$521m ‘rort’ driving job seekers mad
A government program designed to help Newstart recipients find employment is riddled with glaring and systemic failures that make finding a job impossible, those within it claim.
The probe found that $521 million in commissions was paid out in 2018-19 to organisations, including for-profit companies, for helping people find employment.
But a number of those who shared their personal experiences in the system claimed they found their own jobs with no help, but those payments were still made to their Jobactive providers.
Job seekers' accounts also painted a picture of poor service and baffling decision-making by case managers that raises questions about whether the Federal Government and taxpayers are getting value for money.
COMMISSION FOR NOTHING
Jobactive providers who place Newstart recipients in work receive generous "outcome payments" in recognition of their success, subject to conditions.
The government paid more than half-a-billion dollars in bonuses in the last financial year.
But some of the former clients of for-profit companies have told news.com.au they were coerced into helping providers secure these payments, even when they found their jobs on their own.
A Melbourne man, 34, who spoke on the condition of anonymity, said his Jobactive provider offered no assistance in his search for work and, in the end, he secured a job entirely on his own.
"I told them I found work and they started hassling me for pay slips and my boss's contact details so they could get their commission," he said.
"Why should they get taxpayer money when they did absolutely nothing? For months they treated me like s**t … I genuinely wanted work. They did nothing but they wanted money."
The man said he expressed interest in skills training that complemented his previous work history, but was knocked back.
His case manager showed little interest in his circumstances and offered no advice or help in searching for jobs, he claimed, instead merely collecting his monthly disclosures of applications he'd made.
It's a story repeated by others who were in the Jobactive system before finding work, they claim without any help, and where providers chased them for documents required to claim outcome payments.

Excerpted records:
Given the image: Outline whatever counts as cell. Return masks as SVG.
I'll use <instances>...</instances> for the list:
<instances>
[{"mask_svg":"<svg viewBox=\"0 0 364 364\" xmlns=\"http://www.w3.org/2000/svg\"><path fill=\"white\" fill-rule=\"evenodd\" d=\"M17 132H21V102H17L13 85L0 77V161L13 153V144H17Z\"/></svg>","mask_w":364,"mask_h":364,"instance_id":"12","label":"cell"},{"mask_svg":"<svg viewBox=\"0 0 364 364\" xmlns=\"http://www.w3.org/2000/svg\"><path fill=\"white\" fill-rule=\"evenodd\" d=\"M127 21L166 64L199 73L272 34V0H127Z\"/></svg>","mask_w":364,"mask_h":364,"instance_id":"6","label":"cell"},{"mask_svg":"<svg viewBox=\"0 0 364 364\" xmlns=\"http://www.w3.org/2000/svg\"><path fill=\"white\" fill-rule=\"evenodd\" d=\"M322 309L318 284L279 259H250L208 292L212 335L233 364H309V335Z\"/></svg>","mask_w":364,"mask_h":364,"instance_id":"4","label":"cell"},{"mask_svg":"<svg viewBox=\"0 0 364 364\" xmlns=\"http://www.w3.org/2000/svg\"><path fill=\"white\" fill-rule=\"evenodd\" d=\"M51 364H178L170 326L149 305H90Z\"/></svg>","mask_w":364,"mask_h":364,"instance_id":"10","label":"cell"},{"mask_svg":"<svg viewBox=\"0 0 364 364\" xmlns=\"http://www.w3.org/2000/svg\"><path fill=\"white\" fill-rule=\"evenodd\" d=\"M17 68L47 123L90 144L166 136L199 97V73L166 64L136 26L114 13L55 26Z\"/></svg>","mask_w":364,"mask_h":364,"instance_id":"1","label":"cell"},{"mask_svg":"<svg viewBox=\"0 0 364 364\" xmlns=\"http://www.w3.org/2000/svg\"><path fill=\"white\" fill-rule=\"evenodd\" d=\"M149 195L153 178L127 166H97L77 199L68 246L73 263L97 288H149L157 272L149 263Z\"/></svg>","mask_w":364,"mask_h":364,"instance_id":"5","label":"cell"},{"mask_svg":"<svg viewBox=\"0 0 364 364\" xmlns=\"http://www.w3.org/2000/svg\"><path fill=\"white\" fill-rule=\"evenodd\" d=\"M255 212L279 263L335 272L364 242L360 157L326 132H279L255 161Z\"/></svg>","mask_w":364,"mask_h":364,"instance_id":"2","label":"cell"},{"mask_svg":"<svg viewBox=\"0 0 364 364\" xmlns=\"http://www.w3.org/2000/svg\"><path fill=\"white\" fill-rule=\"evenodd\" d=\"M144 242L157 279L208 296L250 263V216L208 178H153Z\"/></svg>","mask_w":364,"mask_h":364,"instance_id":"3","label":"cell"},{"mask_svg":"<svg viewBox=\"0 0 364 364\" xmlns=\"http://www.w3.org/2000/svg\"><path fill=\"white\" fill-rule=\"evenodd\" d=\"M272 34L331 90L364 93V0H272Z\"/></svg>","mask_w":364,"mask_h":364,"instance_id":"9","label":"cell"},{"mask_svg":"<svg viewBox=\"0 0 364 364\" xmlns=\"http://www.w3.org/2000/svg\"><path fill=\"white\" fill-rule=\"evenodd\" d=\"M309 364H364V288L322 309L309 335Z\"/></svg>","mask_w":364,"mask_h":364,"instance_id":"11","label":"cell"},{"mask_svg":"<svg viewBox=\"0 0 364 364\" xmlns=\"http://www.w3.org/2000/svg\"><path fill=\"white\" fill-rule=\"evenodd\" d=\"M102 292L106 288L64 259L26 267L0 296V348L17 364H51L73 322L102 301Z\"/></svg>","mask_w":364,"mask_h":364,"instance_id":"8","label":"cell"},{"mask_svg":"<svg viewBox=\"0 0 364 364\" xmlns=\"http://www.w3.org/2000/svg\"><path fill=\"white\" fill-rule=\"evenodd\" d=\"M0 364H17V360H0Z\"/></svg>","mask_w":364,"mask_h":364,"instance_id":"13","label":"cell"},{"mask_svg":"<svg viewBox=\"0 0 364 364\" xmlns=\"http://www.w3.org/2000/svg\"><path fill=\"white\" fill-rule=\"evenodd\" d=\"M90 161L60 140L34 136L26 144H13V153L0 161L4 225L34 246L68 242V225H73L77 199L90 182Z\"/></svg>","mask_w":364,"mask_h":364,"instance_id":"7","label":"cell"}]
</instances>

Exercise set:
A - In the Jobactive article above, do these statements agree with the text? (i) Commissions of $521 million were paid out in 2018-19. (ii) The Melbourne man received the skills training he asked for. (iii) The Melbourne man said his provider helped him in his search for work. For each, answer yes or no and quote the words of the text that decide it.
B - Carry on the Jobactive article from its final sentence.

Answers to the tasks:
A -
(i) Yes: "$521 million in commissions was paid out in 2018-19"
(ii) No: "but was knocked back"
(iii) No: "offered no assistance in his search for work"

B -
An online forum where former Jobactive clients expressed their upset at their experiences also revealed multiple allegations of what they deemed "rorting".
A number also spoke of requests for documents from former case managers that would allow the Jobactive organisations to apply for payments, despite not playing a role in their employment.
The office Employment Minister Michaelia Cash told news.com.au it didn't matter who was responsible for a job seeker finding work.
Outcome payments are made when a job seeker stays in employment for the required period, regardless of whether the Jobactive provider or individual sourced the work.
That's because job seekers are expected to search for their own employment, and it is the provider's role to actively encourage and support them in their job search, Ms Cash's office said.
Ms Cash's office confirmed that $521 million was paid to Jobactive providers in outcome payments in 2018-19, but declined to provide a detailed breakdown of the expenditure as it was "commercial in confidence".
Labor employment spokesman Brendan O'Connor said the Government was failing in its obligation to ensure the Jobactive scheme provided value for money.
"Billions of dollars of taxpayers' money is spent on the Jobactive program and yet the government spends its time attacking job seekers by selectively dropping demonising data to media outlets," Mr O'Connor said, in reference to a flawed newspaper drop about welfare payment suspensions.
"Everyone other than this Government knows that the current labour market programs must work better, connecting unemployed Australians with decent, stable jobs."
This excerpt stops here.